Often misdiagnosed due to baseline cognitive impairment or poor communication.
Pediatrics
Confusion may be subtle and present as irritability or behavioral changes.
Acute febrile illnesses may cause transient delirium.
Metabolic errors, trauma, or meningitis should be promptly ruled out.
Management principles
Immediate priorities
Ensure airway, breathing, and circulation (ABCs)
Correct hypoxia, hypoglycemia, or electrolyte imbalances promptly
Discontinue offending medications or substances
Treat underlying infections or systemic causes
Supportive measures
Reorient patient regularly with clocks, calendars, and familiar faces
Avoid restraints unless absolutely necessary
Promote sleep hygiene and reduce nighttime disturbances
Hydration and nutritional support
Monitor for complications: falls, aspiration, pressure injuries
Patient and family counseling
Explain the nature of confusion and its underlying cause
Provide reassurance about reversibility when appropriate
Engage family in reorientation and communication strategies
Encourage adherence to medication and follow-up plans
Conclusion
Confusion is a multifaceted clinical sign with a broad differential diagnosis. Effective evaluation involves a thorough history, targeted physical and neurologic examination, and appropriate investigations. Prompt identification and correction of reversible causes, especially in vulnerable populations such as the elderly or critically ill, can lead to significant improvements in outcome.
References
Inouye SK, Westendorp RG, Saczynski JS. Delirium in elderly people. Lancet. 2014;383(9920):911-22.

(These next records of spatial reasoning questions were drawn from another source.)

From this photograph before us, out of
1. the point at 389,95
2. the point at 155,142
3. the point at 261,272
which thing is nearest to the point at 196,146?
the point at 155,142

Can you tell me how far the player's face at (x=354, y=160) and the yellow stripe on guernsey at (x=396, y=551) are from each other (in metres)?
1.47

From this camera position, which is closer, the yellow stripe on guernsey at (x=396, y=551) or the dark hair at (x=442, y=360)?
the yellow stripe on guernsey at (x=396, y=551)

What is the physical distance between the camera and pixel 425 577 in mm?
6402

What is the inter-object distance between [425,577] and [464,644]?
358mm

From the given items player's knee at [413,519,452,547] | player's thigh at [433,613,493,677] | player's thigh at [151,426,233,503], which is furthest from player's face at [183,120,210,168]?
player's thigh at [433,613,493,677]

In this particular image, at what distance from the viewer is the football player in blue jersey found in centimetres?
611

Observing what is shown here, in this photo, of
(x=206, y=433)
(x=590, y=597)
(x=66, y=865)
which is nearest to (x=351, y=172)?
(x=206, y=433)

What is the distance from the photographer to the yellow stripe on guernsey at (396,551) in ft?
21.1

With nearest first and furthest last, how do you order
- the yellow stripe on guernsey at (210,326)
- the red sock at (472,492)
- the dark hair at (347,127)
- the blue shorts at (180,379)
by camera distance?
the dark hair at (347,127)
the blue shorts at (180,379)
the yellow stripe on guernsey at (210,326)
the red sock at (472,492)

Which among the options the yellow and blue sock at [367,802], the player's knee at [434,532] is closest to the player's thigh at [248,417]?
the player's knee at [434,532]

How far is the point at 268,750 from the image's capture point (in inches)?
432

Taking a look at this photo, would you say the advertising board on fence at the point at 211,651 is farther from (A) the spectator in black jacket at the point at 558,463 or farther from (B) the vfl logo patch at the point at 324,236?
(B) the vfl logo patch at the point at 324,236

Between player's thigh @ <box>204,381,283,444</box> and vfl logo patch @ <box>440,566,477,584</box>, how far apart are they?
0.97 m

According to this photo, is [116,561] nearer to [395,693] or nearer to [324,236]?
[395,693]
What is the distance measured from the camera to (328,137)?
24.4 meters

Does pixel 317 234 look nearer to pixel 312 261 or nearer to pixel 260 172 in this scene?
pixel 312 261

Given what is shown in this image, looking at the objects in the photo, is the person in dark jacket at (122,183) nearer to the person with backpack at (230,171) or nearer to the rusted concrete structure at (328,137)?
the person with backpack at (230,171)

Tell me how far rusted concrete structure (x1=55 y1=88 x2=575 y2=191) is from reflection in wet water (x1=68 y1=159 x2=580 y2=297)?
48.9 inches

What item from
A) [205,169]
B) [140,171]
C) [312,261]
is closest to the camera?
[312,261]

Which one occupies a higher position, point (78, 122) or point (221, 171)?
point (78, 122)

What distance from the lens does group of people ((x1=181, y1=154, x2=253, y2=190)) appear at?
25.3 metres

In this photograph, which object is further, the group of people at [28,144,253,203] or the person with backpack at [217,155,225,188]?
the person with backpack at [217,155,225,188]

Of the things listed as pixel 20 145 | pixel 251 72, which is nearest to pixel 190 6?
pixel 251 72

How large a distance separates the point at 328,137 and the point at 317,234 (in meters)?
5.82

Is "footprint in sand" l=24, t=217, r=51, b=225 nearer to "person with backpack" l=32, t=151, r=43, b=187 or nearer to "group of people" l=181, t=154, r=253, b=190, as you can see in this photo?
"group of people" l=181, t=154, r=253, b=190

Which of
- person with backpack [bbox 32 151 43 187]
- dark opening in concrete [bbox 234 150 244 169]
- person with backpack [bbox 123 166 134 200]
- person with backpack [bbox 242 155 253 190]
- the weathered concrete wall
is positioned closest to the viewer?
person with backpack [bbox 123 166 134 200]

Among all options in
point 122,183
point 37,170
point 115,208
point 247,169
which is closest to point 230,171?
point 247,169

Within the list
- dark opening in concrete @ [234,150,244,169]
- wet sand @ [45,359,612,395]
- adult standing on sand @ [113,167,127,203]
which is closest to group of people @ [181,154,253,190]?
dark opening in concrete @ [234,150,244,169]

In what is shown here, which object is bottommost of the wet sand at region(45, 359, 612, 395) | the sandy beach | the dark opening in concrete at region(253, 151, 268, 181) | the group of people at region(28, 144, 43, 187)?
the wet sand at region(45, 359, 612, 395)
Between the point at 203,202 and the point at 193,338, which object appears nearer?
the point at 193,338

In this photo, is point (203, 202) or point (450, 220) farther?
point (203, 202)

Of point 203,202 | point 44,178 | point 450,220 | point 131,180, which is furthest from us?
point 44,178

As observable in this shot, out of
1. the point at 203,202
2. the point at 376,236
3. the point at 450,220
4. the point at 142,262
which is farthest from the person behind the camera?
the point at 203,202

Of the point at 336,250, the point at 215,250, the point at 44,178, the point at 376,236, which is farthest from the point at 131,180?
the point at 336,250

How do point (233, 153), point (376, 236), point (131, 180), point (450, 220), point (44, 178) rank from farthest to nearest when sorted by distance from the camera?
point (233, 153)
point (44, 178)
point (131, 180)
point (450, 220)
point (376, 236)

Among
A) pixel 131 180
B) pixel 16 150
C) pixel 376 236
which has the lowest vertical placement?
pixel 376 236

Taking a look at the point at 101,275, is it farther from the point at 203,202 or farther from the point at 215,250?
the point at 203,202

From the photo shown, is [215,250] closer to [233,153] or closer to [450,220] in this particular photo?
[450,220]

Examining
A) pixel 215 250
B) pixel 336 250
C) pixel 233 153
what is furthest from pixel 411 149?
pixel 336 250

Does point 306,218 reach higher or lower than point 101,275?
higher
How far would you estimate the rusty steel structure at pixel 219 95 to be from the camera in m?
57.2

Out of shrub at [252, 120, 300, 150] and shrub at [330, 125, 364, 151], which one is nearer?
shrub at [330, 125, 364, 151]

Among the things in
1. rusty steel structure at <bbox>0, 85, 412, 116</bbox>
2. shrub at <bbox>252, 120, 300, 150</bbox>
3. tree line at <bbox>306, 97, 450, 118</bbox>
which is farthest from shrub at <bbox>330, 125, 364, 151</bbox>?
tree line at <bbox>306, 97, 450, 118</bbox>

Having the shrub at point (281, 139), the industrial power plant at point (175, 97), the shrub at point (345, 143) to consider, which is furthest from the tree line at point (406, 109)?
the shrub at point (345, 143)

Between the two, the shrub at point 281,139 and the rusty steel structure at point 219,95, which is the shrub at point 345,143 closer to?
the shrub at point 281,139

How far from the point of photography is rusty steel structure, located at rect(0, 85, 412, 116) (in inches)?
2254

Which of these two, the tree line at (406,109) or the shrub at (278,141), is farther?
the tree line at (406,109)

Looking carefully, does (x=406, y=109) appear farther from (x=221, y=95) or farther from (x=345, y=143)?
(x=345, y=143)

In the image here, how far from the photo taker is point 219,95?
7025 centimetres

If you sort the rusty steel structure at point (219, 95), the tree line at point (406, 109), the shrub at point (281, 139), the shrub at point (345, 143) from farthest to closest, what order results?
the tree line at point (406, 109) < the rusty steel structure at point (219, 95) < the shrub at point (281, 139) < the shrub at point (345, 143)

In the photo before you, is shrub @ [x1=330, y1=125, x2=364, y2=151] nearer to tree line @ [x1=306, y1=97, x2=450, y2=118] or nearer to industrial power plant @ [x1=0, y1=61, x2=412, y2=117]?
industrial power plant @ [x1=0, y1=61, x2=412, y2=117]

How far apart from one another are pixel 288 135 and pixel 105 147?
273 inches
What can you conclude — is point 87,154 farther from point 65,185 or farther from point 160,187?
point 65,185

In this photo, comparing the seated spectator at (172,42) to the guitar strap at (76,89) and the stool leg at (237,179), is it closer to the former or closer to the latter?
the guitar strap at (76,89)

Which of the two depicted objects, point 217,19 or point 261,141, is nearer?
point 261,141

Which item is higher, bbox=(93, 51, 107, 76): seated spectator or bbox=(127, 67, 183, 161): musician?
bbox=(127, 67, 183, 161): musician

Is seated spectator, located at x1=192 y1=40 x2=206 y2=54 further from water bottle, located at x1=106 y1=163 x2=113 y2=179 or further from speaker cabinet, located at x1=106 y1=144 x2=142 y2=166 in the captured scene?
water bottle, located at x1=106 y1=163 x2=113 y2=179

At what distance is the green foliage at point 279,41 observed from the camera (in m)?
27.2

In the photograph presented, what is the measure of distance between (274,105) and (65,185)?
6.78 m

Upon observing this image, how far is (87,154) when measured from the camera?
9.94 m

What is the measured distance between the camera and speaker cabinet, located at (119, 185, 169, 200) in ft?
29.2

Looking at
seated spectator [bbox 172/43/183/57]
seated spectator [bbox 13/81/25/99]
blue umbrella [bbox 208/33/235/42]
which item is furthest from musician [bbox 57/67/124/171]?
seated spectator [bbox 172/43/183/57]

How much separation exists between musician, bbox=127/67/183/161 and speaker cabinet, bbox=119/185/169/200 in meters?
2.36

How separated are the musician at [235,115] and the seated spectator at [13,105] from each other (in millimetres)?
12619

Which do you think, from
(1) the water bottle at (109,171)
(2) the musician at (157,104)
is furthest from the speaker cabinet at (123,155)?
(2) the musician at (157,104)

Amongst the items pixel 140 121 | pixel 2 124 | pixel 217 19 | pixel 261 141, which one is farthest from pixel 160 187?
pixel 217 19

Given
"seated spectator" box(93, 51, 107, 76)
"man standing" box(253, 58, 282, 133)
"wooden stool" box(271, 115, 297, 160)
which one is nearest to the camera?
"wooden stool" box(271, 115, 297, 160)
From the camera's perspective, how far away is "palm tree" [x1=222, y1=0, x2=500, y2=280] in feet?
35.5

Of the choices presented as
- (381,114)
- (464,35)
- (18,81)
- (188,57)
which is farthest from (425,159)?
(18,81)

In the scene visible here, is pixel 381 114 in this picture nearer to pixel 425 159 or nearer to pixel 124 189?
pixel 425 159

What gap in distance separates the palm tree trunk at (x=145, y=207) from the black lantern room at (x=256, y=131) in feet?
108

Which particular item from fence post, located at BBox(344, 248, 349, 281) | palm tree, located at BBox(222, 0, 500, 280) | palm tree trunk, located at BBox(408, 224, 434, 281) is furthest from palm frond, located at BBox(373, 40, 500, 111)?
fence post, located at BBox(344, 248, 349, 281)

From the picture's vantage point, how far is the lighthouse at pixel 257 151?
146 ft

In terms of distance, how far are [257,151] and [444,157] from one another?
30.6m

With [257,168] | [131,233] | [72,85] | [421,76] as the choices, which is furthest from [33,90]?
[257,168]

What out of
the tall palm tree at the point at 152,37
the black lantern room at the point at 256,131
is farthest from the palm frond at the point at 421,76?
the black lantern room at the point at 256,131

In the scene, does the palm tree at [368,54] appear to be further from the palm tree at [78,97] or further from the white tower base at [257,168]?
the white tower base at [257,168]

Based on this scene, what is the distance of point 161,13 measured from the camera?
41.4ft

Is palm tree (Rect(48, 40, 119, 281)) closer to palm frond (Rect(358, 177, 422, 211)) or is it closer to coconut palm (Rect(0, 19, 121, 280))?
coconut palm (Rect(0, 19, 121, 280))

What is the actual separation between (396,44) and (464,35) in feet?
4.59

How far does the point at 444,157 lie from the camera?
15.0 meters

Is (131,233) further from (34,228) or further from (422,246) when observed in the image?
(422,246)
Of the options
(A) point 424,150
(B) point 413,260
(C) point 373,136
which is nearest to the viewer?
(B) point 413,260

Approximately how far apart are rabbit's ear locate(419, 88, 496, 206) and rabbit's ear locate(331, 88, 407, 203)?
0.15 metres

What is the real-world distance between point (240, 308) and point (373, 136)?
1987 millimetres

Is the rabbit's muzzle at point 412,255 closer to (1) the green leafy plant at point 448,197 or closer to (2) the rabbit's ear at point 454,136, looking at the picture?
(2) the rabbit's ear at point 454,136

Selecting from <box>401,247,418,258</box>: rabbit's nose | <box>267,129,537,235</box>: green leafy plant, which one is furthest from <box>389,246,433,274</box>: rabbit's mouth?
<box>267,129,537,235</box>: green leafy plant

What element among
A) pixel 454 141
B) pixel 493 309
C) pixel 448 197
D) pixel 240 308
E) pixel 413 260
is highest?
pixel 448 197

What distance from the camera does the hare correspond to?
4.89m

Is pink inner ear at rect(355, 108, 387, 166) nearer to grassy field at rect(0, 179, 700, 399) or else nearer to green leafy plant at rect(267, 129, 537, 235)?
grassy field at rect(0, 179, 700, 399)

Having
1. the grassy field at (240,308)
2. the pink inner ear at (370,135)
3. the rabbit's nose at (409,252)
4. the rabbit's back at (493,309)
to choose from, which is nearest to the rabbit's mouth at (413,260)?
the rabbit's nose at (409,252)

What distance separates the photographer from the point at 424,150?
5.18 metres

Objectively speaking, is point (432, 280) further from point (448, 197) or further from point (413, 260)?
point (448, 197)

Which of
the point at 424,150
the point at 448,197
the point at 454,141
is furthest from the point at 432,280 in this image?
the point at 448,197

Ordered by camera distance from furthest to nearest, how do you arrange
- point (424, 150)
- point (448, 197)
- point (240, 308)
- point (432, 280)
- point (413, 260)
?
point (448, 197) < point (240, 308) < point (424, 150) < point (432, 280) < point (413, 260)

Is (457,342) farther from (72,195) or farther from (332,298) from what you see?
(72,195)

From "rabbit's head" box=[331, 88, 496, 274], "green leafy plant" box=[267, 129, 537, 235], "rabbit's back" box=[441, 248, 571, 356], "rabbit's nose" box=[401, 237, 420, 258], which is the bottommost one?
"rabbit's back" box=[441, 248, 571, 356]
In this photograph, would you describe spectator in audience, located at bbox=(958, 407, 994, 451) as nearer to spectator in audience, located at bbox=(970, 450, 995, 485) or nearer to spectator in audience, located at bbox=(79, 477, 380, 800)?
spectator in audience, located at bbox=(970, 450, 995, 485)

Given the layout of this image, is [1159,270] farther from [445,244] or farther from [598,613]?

American Psychiatric Association. Diagnostic and Statistical Manual of Mental Disorders. 5th ed. Arlington: APA; 2013.
Trzepacz PT, Meagher DJ. Delirium: A Clinical and Scientific Overview. Oxford: Oxford University Press; 2018.
Ropper AH, Samuels MA, Klein JP. Adams and Victor’s Principles of Neurology. 11th ed. New York: McGraw-Hill; 2019.
Fong TG, Tulebaev SR, Inouye SK. Delirium in elderly adults: diagnosis, prevention and treatment. Nat Rev Neurol. 2009 Apr;5(4):210-20.
Lipowski ZJ. Delirium: acute confusional states. Oxford: Oxford University Press; 1990.
Han JH, Wilson A, Vasilevskis EE, et al. Delirium in the emergency department: an independent predictor of death within six months. Ann Emerg Med. 2010;56(3):244-52.
O’Hanlon S, O’Regan N, MacLullich AM. The diagnosis and management of delirium in the acute hospital. Age Ageing. 2014;43(5):496–502.